All this has provoked a response from the authorities, who this Thursday have begun to try to distribute to the inmates. And they even gave them grooming supplies, Tatiana, Smirnov’s wife, wrote on her Telegram channel. However, they also took away mobile phones from most of those who still had them. At the gates of Sajárovo, a hundred family members were waiting this Thursday at noon to deliver food and health products to their relatives.

Faced with criticism, Kremlin spokesman Dmitri Peskov has blamed the detainees for saturating the system. “The number of arrests is greater than detention centers can handle, greater than could be quickly processed. This situation was not caused by the forces of order, but by the participants in the unauthorized demonstrations ”, he concluded.

On the eve of the meeting of the High Representative for Foreign Policy of the European Union, Josep Borrell, with Russian Foreign Minister Sergey Lavrov, Peskov stressed that Russia would not listen to Western criticism of the Navalni condemnation or the repression of the protests , which have not stopped happening. He also assured that, if Borrell had requested to visit Navalni, it would only be up to the prison authorities and the courts to consider the request.

Putin approval plummets among young people

With their leader behind bars and their main allies held in solitary confinement, Navalni’s supporters seek his site and analyze his perspectives. Meanwhile, the approval rating among young people for Russian President Vladimir Putin has plummeted. 46% of those surveyed between 18 and 24 years of age have declared that they do not approve of Putin and his management, according to a January poll by the Levada Center, the only independent in the country. In January 2018, only 18% of that age group claimed to suspend the Russian leader, who has an overall popularity of 63%, according to the poll; a high figure by Western standards, but his lowest mark since he came to power more than two decades ago.
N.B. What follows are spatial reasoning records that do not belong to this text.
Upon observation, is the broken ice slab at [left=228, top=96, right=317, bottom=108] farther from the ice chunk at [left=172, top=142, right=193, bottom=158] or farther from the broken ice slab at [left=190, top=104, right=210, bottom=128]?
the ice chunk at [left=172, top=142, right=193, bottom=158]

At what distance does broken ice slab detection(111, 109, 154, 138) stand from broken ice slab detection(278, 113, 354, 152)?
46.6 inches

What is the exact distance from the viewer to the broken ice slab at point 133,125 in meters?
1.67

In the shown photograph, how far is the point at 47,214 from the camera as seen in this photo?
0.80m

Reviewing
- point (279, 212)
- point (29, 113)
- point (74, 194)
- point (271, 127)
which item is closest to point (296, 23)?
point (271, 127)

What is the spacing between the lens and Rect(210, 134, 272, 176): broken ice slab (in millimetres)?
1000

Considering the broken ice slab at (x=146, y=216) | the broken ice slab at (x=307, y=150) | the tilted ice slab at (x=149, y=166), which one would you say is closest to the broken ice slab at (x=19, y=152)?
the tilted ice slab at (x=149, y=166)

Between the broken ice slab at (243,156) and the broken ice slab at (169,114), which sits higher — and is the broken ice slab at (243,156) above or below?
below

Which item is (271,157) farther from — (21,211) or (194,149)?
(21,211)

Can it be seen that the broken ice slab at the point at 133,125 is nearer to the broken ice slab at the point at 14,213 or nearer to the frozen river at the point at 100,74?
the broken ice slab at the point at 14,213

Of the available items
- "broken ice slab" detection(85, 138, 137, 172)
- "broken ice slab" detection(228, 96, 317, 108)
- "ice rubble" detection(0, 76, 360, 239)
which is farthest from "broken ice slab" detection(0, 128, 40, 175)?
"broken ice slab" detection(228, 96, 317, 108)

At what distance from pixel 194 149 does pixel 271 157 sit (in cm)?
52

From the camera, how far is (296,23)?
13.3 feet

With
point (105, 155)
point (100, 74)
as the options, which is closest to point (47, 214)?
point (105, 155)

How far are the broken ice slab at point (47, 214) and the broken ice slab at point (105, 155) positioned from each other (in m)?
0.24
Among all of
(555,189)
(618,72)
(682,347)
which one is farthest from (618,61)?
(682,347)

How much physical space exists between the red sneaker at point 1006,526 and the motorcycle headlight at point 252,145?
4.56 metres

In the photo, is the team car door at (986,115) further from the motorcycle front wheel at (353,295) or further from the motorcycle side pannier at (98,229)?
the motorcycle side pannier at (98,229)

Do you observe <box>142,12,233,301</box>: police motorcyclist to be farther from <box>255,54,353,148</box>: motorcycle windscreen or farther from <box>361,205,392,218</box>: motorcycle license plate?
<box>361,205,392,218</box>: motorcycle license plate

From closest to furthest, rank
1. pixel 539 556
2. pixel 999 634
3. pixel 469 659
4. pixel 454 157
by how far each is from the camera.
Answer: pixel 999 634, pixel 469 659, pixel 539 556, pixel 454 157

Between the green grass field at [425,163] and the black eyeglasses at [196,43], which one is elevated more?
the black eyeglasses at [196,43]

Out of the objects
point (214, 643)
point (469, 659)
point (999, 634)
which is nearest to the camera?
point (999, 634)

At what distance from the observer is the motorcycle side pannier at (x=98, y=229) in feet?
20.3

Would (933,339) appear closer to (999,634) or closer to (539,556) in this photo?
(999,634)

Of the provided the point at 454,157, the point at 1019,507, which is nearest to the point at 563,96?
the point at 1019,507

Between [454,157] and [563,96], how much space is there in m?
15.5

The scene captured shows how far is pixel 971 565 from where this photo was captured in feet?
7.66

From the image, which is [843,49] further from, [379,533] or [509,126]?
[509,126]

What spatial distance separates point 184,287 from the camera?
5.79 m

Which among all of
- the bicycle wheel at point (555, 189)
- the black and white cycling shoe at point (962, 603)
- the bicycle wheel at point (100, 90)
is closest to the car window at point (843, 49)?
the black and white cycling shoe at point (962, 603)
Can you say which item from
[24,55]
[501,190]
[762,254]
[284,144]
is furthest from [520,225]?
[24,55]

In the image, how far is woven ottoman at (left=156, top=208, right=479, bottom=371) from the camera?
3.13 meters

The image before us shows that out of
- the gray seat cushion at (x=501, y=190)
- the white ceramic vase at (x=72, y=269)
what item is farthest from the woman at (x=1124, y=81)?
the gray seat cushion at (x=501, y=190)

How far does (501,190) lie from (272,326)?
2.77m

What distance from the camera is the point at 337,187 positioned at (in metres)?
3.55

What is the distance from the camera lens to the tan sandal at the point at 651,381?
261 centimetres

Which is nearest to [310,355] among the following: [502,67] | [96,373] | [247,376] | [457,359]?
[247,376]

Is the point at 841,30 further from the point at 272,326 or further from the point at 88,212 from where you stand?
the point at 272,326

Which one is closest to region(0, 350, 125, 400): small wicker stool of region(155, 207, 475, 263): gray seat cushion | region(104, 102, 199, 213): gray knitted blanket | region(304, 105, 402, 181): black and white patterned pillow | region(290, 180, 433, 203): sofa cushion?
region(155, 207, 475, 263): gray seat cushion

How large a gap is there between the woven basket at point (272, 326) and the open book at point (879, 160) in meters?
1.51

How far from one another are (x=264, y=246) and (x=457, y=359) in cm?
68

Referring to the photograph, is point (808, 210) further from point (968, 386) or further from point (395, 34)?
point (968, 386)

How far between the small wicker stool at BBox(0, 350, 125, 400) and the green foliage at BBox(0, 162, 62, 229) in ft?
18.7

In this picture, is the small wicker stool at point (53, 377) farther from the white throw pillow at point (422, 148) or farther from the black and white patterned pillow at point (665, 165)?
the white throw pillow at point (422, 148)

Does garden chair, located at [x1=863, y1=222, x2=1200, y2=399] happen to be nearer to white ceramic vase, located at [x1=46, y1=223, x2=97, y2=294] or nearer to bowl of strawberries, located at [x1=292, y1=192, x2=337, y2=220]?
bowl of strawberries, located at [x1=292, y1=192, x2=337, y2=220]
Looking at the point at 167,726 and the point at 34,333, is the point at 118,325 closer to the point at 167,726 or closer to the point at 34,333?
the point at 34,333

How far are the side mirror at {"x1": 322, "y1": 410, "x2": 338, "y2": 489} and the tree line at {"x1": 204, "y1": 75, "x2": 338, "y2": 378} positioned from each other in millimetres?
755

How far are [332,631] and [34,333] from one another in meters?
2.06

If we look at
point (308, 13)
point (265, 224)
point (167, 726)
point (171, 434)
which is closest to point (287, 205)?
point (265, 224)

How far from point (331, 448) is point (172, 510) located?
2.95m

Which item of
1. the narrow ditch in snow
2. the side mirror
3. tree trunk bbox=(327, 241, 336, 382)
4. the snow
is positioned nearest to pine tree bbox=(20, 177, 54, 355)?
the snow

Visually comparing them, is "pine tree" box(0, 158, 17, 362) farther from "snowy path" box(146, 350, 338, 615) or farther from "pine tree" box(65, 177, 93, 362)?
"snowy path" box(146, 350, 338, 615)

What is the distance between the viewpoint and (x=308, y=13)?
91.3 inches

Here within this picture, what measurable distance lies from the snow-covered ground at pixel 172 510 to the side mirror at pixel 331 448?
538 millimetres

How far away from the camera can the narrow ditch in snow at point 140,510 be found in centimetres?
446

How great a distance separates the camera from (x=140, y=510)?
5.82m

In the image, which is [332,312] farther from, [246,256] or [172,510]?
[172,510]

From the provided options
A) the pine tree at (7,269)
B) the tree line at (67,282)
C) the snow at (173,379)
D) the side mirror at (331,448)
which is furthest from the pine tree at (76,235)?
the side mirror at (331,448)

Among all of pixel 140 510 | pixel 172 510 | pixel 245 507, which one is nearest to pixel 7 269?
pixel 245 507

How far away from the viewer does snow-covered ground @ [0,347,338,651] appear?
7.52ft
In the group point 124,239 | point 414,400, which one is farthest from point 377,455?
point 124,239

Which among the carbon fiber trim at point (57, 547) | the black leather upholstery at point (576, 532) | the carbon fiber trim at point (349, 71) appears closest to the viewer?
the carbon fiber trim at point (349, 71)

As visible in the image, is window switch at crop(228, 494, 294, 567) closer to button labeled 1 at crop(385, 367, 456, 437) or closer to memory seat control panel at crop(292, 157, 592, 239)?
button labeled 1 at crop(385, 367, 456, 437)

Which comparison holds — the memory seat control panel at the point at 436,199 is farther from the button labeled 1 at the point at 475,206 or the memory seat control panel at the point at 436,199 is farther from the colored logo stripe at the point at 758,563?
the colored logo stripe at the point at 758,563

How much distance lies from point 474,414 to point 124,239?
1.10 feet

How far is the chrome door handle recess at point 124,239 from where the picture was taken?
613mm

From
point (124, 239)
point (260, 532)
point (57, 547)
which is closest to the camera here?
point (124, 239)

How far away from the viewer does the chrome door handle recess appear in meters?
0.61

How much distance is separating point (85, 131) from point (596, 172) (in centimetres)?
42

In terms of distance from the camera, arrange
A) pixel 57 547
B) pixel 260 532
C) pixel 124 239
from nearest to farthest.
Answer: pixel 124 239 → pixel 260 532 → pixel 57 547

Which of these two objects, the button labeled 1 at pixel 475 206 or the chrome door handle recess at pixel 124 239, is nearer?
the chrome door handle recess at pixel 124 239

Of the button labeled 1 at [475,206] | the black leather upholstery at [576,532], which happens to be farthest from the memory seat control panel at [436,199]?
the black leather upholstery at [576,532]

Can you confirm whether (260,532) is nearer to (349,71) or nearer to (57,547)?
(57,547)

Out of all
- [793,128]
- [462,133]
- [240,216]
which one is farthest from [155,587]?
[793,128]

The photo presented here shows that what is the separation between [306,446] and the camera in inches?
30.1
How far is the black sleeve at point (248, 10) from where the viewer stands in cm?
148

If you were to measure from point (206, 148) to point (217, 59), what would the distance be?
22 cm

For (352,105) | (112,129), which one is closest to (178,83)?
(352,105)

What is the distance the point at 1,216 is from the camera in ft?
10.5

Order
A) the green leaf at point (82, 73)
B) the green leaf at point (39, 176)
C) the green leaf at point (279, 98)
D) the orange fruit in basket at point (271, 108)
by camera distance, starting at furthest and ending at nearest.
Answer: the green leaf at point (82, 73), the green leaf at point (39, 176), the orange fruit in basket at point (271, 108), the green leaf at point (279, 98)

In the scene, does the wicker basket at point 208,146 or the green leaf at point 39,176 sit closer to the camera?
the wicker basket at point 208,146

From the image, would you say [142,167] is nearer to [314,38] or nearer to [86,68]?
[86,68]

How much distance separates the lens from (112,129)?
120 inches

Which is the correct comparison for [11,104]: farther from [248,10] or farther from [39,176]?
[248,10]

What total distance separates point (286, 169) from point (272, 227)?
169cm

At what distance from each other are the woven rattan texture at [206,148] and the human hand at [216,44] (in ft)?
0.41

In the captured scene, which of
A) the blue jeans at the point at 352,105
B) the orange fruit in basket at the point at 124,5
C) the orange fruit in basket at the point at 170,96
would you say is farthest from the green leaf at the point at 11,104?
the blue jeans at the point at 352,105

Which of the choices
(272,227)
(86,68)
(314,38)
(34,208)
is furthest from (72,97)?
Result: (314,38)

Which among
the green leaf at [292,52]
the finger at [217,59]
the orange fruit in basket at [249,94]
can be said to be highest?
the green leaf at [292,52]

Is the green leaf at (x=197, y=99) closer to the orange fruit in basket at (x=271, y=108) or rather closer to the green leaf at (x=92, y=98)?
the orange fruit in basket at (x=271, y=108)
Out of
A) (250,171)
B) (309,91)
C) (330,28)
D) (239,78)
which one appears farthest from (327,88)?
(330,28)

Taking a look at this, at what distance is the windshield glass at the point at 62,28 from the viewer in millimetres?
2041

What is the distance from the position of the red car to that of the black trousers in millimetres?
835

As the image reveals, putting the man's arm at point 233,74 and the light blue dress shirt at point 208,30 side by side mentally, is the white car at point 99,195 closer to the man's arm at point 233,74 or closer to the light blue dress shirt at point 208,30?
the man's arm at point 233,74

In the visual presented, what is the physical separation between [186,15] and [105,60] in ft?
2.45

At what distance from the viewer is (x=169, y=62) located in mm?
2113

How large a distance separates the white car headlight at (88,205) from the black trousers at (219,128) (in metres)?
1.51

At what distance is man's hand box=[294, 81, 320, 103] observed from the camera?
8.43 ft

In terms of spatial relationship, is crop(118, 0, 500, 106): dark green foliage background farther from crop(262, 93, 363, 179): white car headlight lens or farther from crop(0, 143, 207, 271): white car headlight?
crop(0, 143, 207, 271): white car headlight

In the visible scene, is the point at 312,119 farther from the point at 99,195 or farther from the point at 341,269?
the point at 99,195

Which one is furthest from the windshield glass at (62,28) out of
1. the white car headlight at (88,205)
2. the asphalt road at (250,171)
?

Putin began losing support among the youngest, who accumulated discontent, due to the pandemic. To that, Denis Volkov, deputy director of Levada, explains the outrage over Navalni’s arrest and his report on Putin’s alleged billionaire palace. The YouTube video, which has 100 million views, has been viewed by 3.4 million people in Russia in its entirety. Although it has been the memes and alternative videos generated that have ended up making it viral.